What is kafka2cassandra?
It is an Alpine image with a Golang program using gocql and samara drivers which allows you to export data from Apache Kafka to Apache Cassandra.
The keyspace's table which will contain the information you want to import must have tree colums: id (timeuuid), utctime (timestamp) or sequence (int), and data (text); PRIMARY KEY (id, utctime). If the table does not exist, it will be autocreated.
Every readed message from Kafka consists of one or more literals separated by commas, for example: one,two,three four five,six_seven ,?¿eigth,2015-01-01 15:24:08.212-0000. One of these literals can be a timestamp, if you want to use it on the utctime colum, you can specify it by the enviroment variables. Otherwise, the timestamp will be auto generated. Also, it can be created a not global sequence instead of the timestamp.
- Works with Apache Cassandra 3.x and Apache Kafka >= 0.8
- It prints state messages in stderr
- Very easy to configure through environment variables
- Auto discover kafka peers from DNS name
- Consumer group support
- Customizable initial offset for topic consuming
- Waits for keyspace to be created
- Keyspace's table auto create
- Waits for kafka to be ready
- Waits for topic to be created
- Auto reconnect and retry in case of error
How to use this image
$ docker run --name some-kafka2cassandra --env CLUSTER="172.16.56.183" --env KEYSPACE="example" --env TABLE="imported" --env DATEPOSSITION="4" puyi/kafka2cassandra
IMPORTANT: if you do not set up the required enviroment variables, this image will not work correctly
Required Enviroment Variables
This variable is for controlling which Cassandra IP address to connect to.
This variable is for controlling which Keyspace you want to use. It must to be created in advance.
This variable is for controlling which Keyspace's Table you want to use to store the imported information. It must have tree colums: id (timeuuid), utctime (timestamp) or sequence (int), and data (text); PRIMARY KEY (id, utctime). It will be created if does not exist.

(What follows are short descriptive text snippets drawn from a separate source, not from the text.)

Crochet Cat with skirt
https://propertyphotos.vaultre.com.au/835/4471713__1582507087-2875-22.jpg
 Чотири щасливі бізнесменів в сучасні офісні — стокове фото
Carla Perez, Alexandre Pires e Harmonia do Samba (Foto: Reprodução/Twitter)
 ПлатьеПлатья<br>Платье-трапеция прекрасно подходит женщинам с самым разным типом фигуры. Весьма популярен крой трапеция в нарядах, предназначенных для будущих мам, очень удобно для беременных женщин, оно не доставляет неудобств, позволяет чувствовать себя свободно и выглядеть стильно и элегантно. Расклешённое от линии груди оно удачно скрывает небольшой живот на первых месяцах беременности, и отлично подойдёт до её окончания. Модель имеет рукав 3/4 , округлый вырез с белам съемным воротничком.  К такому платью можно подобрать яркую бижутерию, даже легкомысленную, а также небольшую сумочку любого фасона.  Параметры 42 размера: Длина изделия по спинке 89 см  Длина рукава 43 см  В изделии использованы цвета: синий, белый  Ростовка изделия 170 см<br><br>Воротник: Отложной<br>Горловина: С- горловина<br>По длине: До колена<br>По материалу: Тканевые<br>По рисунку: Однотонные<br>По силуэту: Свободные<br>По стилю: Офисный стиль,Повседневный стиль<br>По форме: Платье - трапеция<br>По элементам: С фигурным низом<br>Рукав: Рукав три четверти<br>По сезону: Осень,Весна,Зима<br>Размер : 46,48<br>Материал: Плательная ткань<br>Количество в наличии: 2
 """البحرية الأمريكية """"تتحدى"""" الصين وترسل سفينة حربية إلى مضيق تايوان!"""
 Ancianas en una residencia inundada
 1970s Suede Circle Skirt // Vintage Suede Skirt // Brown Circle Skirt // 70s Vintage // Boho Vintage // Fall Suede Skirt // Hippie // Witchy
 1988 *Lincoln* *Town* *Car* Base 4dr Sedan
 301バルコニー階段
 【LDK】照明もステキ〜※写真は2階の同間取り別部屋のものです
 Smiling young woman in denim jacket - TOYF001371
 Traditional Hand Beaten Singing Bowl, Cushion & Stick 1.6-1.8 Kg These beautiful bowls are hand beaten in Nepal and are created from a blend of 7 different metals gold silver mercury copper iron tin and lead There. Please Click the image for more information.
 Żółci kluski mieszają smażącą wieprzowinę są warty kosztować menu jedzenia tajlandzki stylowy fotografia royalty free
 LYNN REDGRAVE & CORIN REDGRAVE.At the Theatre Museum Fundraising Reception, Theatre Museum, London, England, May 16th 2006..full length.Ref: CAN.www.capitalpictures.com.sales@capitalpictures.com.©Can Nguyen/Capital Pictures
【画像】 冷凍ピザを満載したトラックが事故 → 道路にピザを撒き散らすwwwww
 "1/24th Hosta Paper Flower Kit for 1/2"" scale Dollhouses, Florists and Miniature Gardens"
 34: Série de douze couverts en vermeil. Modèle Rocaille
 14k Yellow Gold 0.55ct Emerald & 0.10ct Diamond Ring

Others Enviroment Variables
Indicates which field in the imported data is the timestamp. The default value is 0, which means that there is no timestamp in the data and it will be autogenerated. If it is equal to -1, it means that timestamp is not required and instead it will be created a NOT global sequential sequence: 1,2,3,4...
The DNS name for input Kafka broker service. The default value is "kafka".
Port to connect to input Kafka peers. The default value is 9092
The topic to consume. The default value is "mytopic"
The kafka consumer group ID. The default value is "kafka-console-consumer"
The offset to start with in new topic. It can be "oldest" or "newest". The default value is "newest"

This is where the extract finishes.